Our second stream is a tiny, high gradient stream in which I've caught brook trout, creek chubs and blacknose dace in the past. We've always caught brookies there - except for this trip.
We both blanked on the brookies - and I didn't catch any blacknose dace. We both caught creek chubs, though. We both tried small flies, a 26 for me and a 20 for Coach, but we only caught fish on size 12 and 14. We spent longer here than we had anticipated, as we both wanted to catch a brookie. It just didn't happen. Coach had a long distance release and I had a bump that seemed a bit too strong to have been from the size chubs I'd caught in that section of the stream, but neither of us got a brookie into the net.
I realized when writing this report that I've never taken a photo of the third stream. I don't know why not, other than it's not particularly photogenic. It is the largest of the three, and it is a warm water stream. I've heard the state stocks trout in it, but I doubt they make it through the summer. Coach saw a couple he thought were rainbows, which he tried to catch for a long time (time that he could have spent just a bit further upstream, where I was catching satinfin shiners one after another).
The first time I fished this stream I was surprised how many species it held. On that day, I caught bluegills, green sunfish, redbreast sunfish, rockbass, creek chubs, satinfin shiners, spotfin shiners and banded killifish. I didn't catch as many species this trip. Almost, but not quite.
My first fish in this stream was a green sunfish.
My second catch in this stream was a Rock Bass. They held in slightly deeper water so we could either catch them or avoid them depending on where we fished.
My next fish was a bluegill - a particularly dark green and purple bluegill. Bluegills seem to be everywhere and they are easy to catch - at least they are on a black Killer Bugger, which has turned out to be a remarkably effective fly for any of the sunfish species I've fished for.
Next came a smallmouth bass. I'd seen some smallies on my previous trip to this stream but I hadn't caught one then. This guy was right alongside a bridge abutment, where I'd seem some swirls that were much too large to have been sunfish. All it took was one well-placed cast.

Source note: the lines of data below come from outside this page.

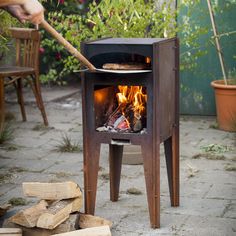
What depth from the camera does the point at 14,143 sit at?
756 centimetres

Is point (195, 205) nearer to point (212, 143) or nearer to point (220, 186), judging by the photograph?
point (220, 186)

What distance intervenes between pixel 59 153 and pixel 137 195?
5.49 feet

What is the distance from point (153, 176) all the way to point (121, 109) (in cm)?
54

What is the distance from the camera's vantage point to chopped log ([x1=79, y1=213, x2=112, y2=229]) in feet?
15.2

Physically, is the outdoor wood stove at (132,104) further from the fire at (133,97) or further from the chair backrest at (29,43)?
the chair backrest at (29,43)

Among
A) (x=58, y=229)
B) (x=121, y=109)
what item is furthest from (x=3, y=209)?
(x=121, y=109)

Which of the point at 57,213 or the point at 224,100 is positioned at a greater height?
the point at 224,100

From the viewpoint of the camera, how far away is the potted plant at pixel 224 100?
7.94 m

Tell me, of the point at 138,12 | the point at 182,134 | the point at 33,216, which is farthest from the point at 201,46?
the point at 33,216

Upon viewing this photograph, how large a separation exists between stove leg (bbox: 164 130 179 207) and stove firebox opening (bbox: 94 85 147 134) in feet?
1.46

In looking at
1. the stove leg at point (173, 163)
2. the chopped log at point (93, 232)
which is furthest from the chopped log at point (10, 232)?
the stove leg at point (173, 163)

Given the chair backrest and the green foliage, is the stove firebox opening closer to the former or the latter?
the green foliage

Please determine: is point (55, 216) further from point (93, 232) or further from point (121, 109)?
point (121, 109)

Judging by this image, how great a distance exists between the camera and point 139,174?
6.27 metres
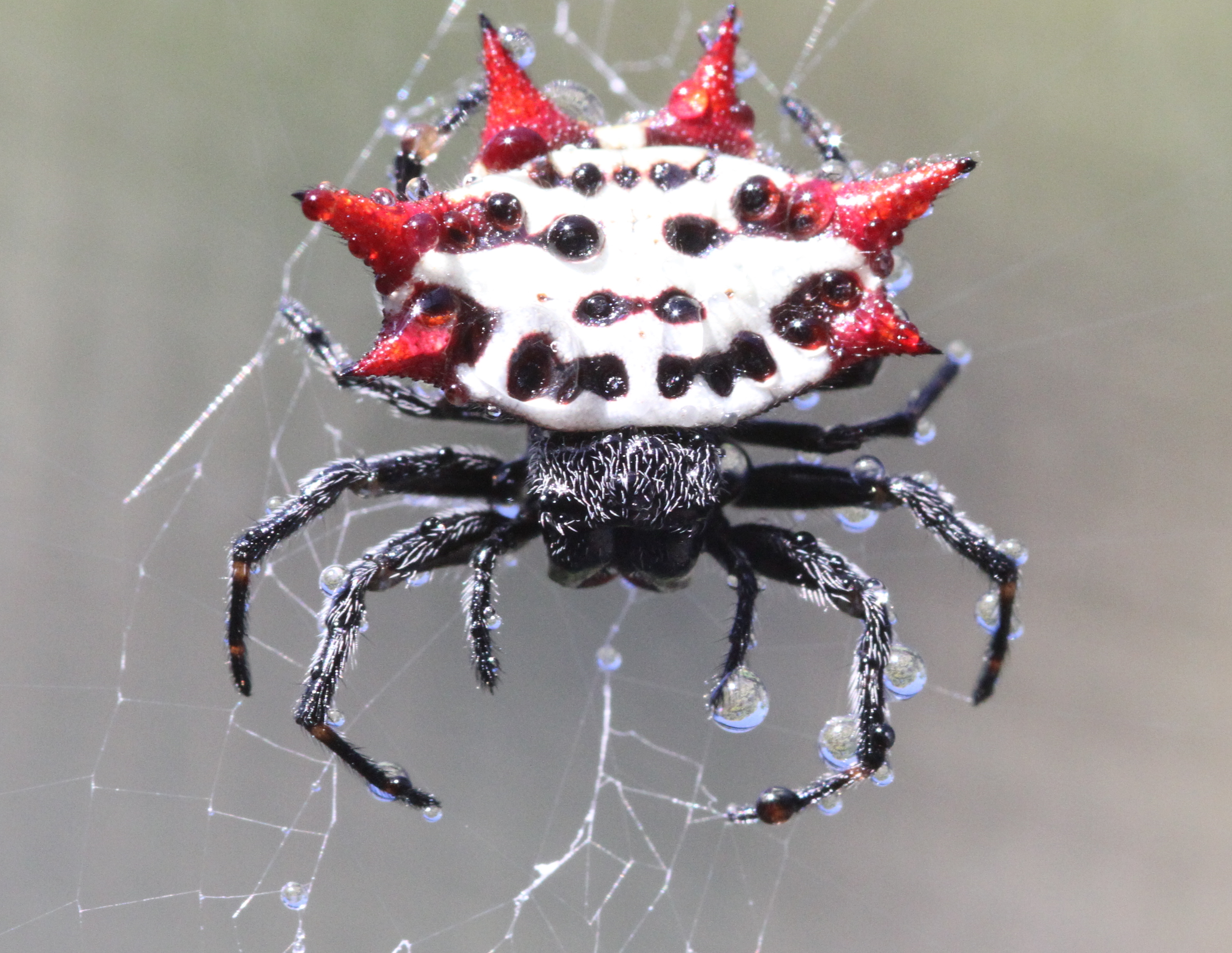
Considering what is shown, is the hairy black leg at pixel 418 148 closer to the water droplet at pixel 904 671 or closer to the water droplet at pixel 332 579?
the water droplet at pixel 332 579

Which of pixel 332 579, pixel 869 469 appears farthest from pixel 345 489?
pixel 869 469

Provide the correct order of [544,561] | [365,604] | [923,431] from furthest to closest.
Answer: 1. [544,561]
2. [923,431]
3. [365,604]

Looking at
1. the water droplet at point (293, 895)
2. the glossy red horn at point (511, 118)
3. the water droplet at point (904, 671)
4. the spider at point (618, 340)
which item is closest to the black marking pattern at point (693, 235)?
the spider at point (618, 340)

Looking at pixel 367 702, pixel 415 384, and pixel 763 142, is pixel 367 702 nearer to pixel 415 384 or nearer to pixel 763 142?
pixel 415 384

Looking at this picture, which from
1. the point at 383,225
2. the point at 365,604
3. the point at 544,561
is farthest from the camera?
the point at 544,561

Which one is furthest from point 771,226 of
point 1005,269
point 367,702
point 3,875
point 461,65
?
point 1005,269

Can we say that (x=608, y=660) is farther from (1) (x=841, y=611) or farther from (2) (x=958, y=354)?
(2) (x=958, y=354)

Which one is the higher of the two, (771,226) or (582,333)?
(771,226)

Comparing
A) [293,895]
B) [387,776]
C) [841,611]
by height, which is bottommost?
[293,895]
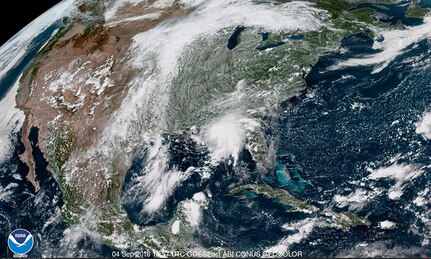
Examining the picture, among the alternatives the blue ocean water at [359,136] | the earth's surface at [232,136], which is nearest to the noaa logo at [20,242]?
the earth's surface at [232,136]

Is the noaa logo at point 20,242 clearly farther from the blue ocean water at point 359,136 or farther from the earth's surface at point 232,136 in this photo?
the blue ocean water at point 359,136

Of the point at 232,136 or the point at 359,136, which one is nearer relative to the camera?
the point at 359,136

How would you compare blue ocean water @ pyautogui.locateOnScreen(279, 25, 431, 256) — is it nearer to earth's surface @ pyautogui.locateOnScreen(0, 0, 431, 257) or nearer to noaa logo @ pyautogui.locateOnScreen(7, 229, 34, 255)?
earth's surface @ pyautogui.locateOnScreen(0, 0, 431, 257)

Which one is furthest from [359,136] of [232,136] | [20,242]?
[20,242]

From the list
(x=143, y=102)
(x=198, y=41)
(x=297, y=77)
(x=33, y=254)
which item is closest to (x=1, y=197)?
(x=33, y=254)

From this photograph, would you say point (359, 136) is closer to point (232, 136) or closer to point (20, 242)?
point (232, 136)

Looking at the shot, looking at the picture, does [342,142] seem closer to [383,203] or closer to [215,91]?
[383,203]
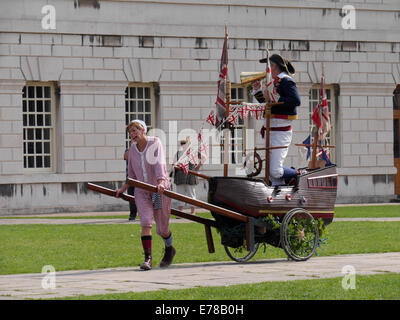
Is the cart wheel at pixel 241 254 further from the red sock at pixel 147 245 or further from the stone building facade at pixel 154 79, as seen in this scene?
the stone building facade at pixel 154 79

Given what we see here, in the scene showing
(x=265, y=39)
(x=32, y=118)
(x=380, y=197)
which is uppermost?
(x=265, y=39)

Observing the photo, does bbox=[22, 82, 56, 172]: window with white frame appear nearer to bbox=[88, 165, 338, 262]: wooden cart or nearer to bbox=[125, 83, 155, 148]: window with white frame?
bbox=[125, 83, 155, 148]: window with white frame

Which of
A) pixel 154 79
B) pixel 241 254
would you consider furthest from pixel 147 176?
pixel 154 79

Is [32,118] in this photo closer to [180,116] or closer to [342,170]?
[180,116]

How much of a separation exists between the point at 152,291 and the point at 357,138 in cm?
2194

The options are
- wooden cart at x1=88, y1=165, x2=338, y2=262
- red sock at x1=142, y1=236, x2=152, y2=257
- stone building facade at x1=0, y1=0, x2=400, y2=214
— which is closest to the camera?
red sock at x1=142, y1=236, x2=152, y2=257

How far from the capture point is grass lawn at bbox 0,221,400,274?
1380 centimetres

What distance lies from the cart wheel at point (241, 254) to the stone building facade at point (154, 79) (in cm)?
1389

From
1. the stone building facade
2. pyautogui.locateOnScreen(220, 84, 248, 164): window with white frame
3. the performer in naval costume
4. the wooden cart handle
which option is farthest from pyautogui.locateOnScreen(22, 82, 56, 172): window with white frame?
the wooden cart handle

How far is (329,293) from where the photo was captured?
9.77 meters

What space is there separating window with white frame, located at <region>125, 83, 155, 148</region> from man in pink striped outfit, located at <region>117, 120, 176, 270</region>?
16425 millimetres

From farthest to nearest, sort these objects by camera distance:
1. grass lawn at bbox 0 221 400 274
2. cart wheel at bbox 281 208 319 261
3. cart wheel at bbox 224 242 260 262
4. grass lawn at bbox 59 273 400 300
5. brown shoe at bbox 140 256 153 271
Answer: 1. grass lawn at bbox 0 221 400 274
2. cart wheel at bbox 224 242 260 262
3. cart wheel at bbox 281 208 319 261
4. brown shoe at bbox 140 256 153 271
5. grass lawn at bbox 59 273 400 300

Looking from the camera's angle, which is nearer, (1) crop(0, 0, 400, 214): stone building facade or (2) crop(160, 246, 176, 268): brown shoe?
(2) crop(160, 246, 176, 268): brown shoe
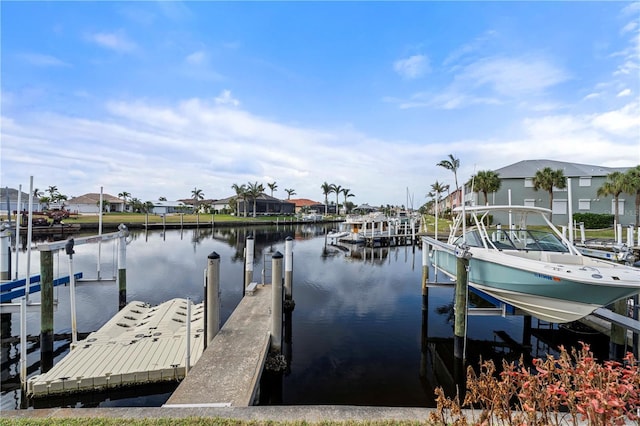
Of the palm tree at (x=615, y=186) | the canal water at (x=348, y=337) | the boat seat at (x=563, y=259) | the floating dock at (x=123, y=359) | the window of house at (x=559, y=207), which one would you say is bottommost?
the canal water at (x=348, y=337)

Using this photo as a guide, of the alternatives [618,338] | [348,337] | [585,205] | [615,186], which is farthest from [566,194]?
[348,337]

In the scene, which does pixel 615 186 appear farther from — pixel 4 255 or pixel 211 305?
pixel 4 255

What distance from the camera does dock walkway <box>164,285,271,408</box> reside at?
484cm

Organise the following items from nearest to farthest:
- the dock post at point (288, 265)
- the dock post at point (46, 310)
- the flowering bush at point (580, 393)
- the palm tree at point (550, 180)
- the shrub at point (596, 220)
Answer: the flowering bush at point (580, 393)
the dock post at point (46, 310)
the dock post at point (288, 265)
the palm tree at point (550, 180)
the shrub at point (596, 220)

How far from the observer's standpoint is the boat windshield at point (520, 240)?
854cm

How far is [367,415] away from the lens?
3910 mm

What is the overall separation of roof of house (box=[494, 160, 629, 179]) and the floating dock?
3791 centimetres

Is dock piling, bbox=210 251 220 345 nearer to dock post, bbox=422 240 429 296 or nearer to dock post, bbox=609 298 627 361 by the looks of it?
dock post, bbox=422 240 429 296

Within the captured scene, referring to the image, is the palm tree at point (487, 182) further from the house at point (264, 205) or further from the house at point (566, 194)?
the house at point (264, 205)

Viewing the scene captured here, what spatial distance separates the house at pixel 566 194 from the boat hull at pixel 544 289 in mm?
26905

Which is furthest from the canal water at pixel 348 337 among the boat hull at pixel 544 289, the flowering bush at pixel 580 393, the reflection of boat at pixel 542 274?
the flowering bush at pixel 580 393

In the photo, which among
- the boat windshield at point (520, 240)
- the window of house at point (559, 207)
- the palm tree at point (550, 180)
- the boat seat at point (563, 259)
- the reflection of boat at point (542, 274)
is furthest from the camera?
the window of house at point (559, 207)

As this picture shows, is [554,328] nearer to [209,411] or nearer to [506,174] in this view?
[209,411]

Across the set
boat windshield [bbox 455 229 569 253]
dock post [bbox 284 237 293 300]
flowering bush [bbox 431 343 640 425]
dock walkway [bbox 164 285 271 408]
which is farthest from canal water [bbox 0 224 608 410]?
flowering bush [bbox 431 343 640 425]
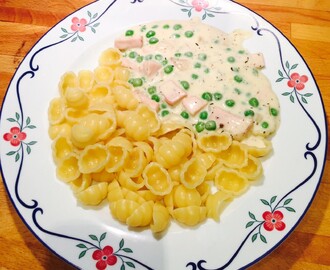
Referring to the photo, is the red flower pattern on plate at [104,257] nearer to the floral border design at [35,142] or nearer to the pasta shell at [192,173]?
the floral border design at [35,142]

This is one of the species that I caught and Coach didn't. The other was the satinfin shiner. He caught a pumpkinseed and a black crappie that I didn't (both from this stream). I'm really impressed with the species diversity of this stream.
The next fish was a redbreast sunfish. The redbreast sunfish were funny. I've often quoted a line from The Curtis Creek Manifesto - Frightened fish can't be caught. Well, it seems like the redbreast sunfish were fearless. They would just hold their position looking at me as if they were waiting for me to feed them. They were really too close to cast to (and everybody knows tenkara isn't dapping) so I cast just beyond them. They'd turn around at the sound of the plop as the Killer Bugger hit the water and then go eat it.
After the redbreast sunfish I went upstream to where I'd caught satinfin shiners and creek chubs on my previous visit to this stream. I didn't really care about the chubs since I'd already caught them today. I did manage to catch the shiners, though. Quite a few, actually on a size 26 black Killer Bugger.
I'm really impressed with the species diversity of the stream - which definitely makes me want to explore more of the warmwater streams in my area. I would be surprised if, just by chance, we hit on a remarkably fertile stream. I suspect a lot of the other streams in the area are also pretty rich in terms of the number of species they hold.
Not long after we'd gotten there a couple other fishermen came by and asked us how we were doing. We said we'd caught a couple small ones (standard answer, although the truth was closer to a couple dozen). They said they'd never caught anything in this stream - which given the number of species and number of fish I find almost incomprehensible.
Then again, maybe all fishermen really are liars.